After teammate Stoffel Vandoorne broke two front wings on Austria's high kerbs in practice and Alonso broke another in qualifying, the team ran out of new-spec wings to fit to the car ahead of Sunday's race. Under parc ferme regulations, a change of wing specification between qualifying and the race is punished by a pit lane start and therefore Alonso dropped from his 13th-place starting position to the very back of the field.

After fighting his way back to eighth he revealed that he had no idea how the new front wing would perform ahead of the race.

"We didn't know how the car was going to work, especially after we opted to put one of last year's wings for the race," he said. "We didn't even know what flap angle to put on it, because this car had never run with this wing so we went a little bit blindsided into the race."

As Alonso ran in 19th place during the first stint he appeared frustrated in his comments on team radio, saying "I will not do 71 laps here". After the race he said tyre management was the key to his performance, even if he did not fully understand why McLaren had a tyre advantage.

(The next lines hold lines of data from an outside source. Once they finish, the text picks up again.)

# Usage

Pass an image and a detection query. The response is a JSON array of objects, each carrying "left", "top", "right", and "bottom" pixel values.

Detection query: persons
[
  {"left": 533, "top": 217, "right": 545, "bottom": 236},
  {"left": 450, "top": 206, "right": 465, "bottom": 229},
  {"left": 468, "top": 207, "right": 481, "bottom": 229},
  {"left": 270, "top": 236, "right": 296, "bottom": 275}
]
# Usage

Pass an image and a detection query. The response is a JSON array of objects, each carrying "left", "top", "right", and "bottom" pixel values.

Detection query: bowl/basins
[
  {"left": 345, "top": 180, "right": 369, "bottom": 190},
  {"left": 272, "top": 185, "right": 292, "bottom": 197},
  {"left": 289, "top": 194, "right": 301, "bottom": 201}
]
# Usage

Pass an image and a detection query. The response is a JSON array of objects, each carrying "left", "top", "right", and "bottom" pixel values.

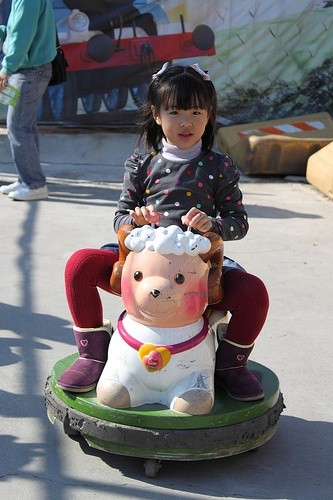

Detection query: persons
[
  {"left": 57, "top": 62, "right": 269, "bottom": 402},
  {"left": 0, "top": 0, "right": 57, "bottom": 200}
]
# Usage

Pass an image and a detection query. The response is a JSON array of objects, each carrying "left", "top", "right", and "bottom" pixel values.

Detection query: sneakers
[{"left": 0, "top": 182, "right": 50, "bottom": 200}]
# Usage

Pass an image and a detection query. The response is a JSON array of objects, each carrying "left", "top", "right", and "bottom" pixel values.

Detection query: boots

"I delivered the goods, as I said to the team on the radio. We started the race targeting a points finish and I delivered them. But it was a race not without many troubles, especially in the beginning when we were in the middle of a lot of traffic and we were completely stuck there because we were following six or seven cars that were all together.

"After the pit stops I think a lot of people started to have problems with rear tyre blisters, we didn't and that's what allowed us to move up the order in the last few laps. We have to understand why we didn't suffer from blistering, if we did something different compared to the other teams because that was the key for coming through the field."